Choose Your Own Path to the Cloud with Red Hat

Gordon Haff — Cloud Evangelist, Red Hat

There’s no single approach to building a cloud as IT teams aren’t trying to solve the exact same problem. That’s why Red Hat products are designed to work together to modernize your infrastructure and deliver the flexibility and agility promised by cloud computing.

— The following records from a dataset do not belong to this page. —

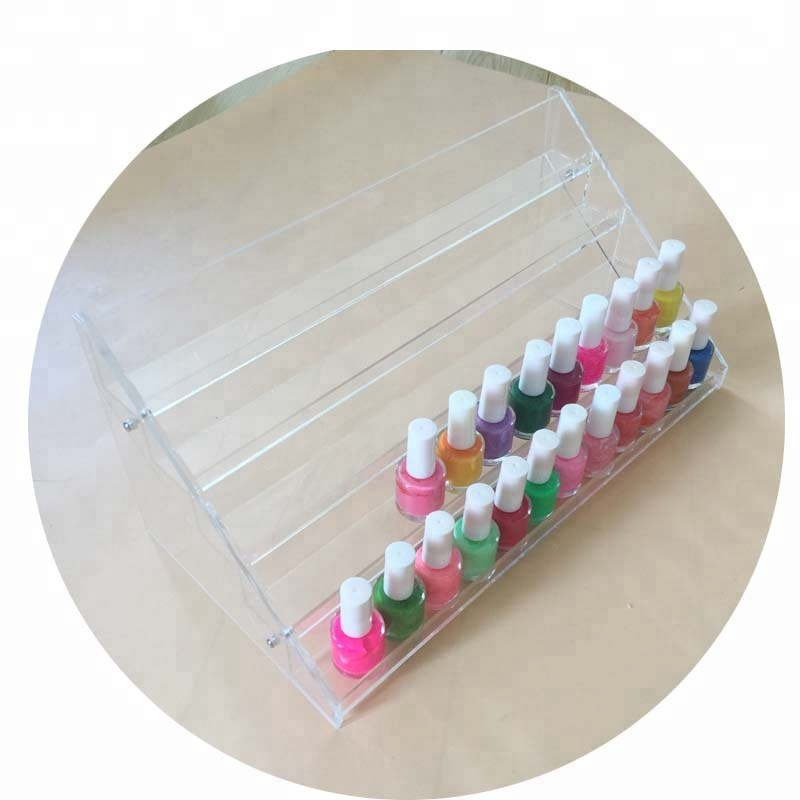 nail polish display02.jpg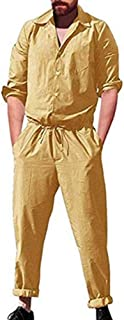 huateng Men's Casual Jumpsuits Long Sleeve Casual One Piece Romper Suit M-3XL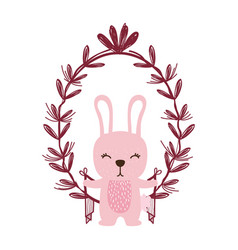 Rabbit with leaves vector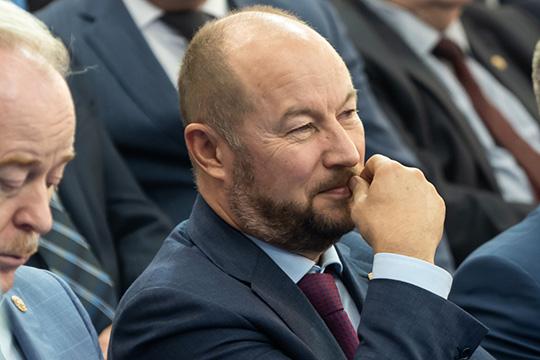 Волна народного возмущения докатилась даже доруководителя аппарат президента РТАсгата Сафарова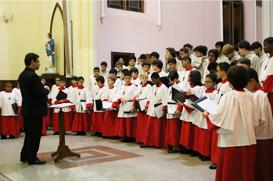 Coral dos Canarinhos de Petrópolis realiza Concerto Espiritual de Quaresma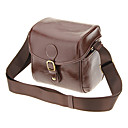 IH288-DBR One-Sholder taske til kamera / camcorder (Dark Brown)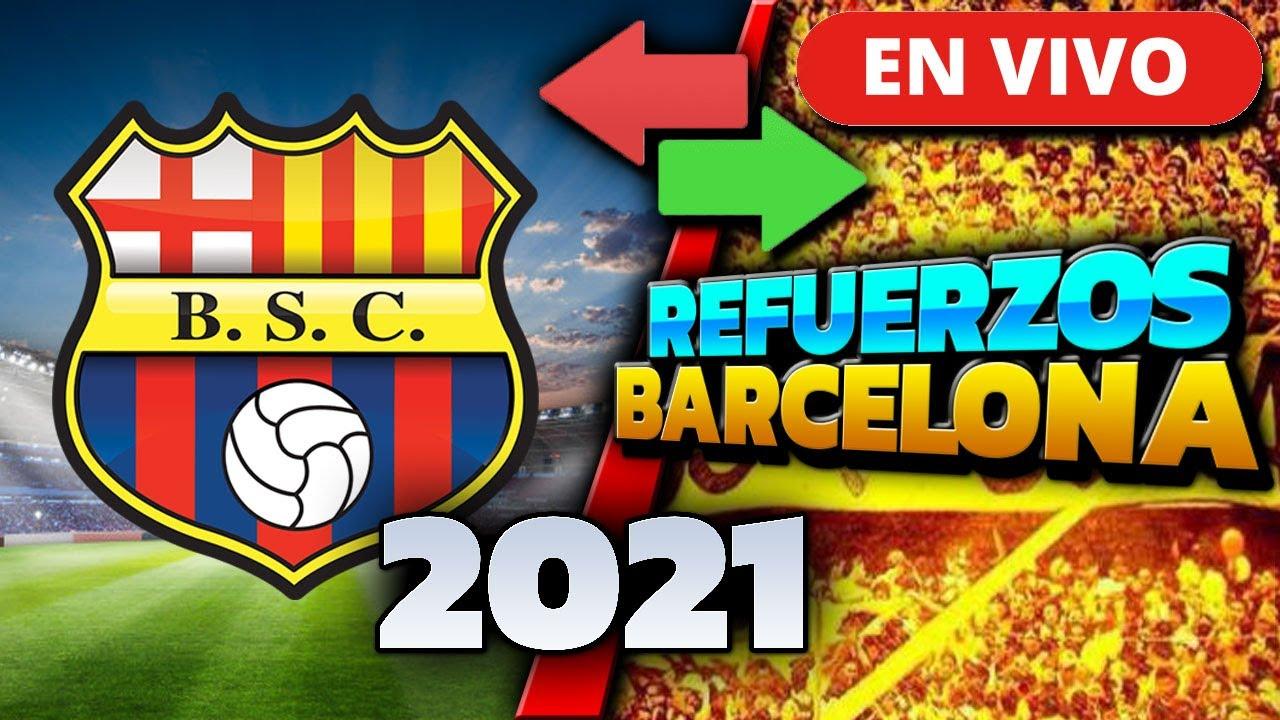 🔴EN DIRECTOOOO🔴Hablamos con gente que sabe sobre los REFUERZOS DE BARCELONA 2021  FALSO NUEVE  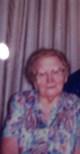 Profile photo:  Lillie <I>Shrewsbury</I> Adkison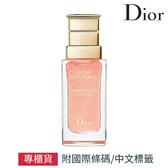 Dior 迪奧 精萃再生花蜜微導精露 30ml 專櫃公司貨 前導精華【SP嚴選家】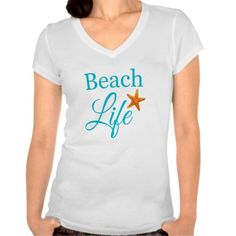 Celebrate the beach with a bold typography T-Shirt (with starfish photo). By Beach Bliss Designs: http://www.beachblissdesigns.com/2015/06/beach-typography-t-shirt.html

In this session, Gordon Haff will provide examples of how Red Hat customers are using the company’s product portfolio to build clouds. These will include in-production examples that require cloud readiness and massive scalibility from Red Hat Storage Server and an example of using OpenShift Enterprise, Red Hat CloudForms, and Red Hat Enterprise Linux together.

Attendees will learn about a combination of case studies and use cases that demonstrate practical cloud solutions that use one or more Red Hat products. Learn how Red Hat technology can make you cloud ready!

Location: Room 313

Topics: Big data, Cloud deployment, Clustering, Cost savings, Flexibility, GlusterFS, Interoperability, Manageability, OpenShift by Red Hat, OpenStack, Performance, Portability, Red Hat Cloud, Red Hat CloudForms, Red Hat Enterprise Linux, Red Hat Storage Server, Reliability, Scalability, Security

Track Date Time Technical Difficulty
Market perceptions and competition Wednesday, June 12 2:30 pm - 3:30 pm 3.0 / 5.0

Middleware Platforms for Integration & BPM: A Product Comparison

Richard Naszcyniec — Senior Principal Program Marketing Manager, Red Hat

Customers of various sizes use the deep technical capabilities of Red Hat JBoss Middleware for integration and business process management (BPM). Are you looking to establish, expand, or standardize the middleware used for integration and BPM? Do you face the challenge of comparing and contrasting vendors to determine the best fit for your needs?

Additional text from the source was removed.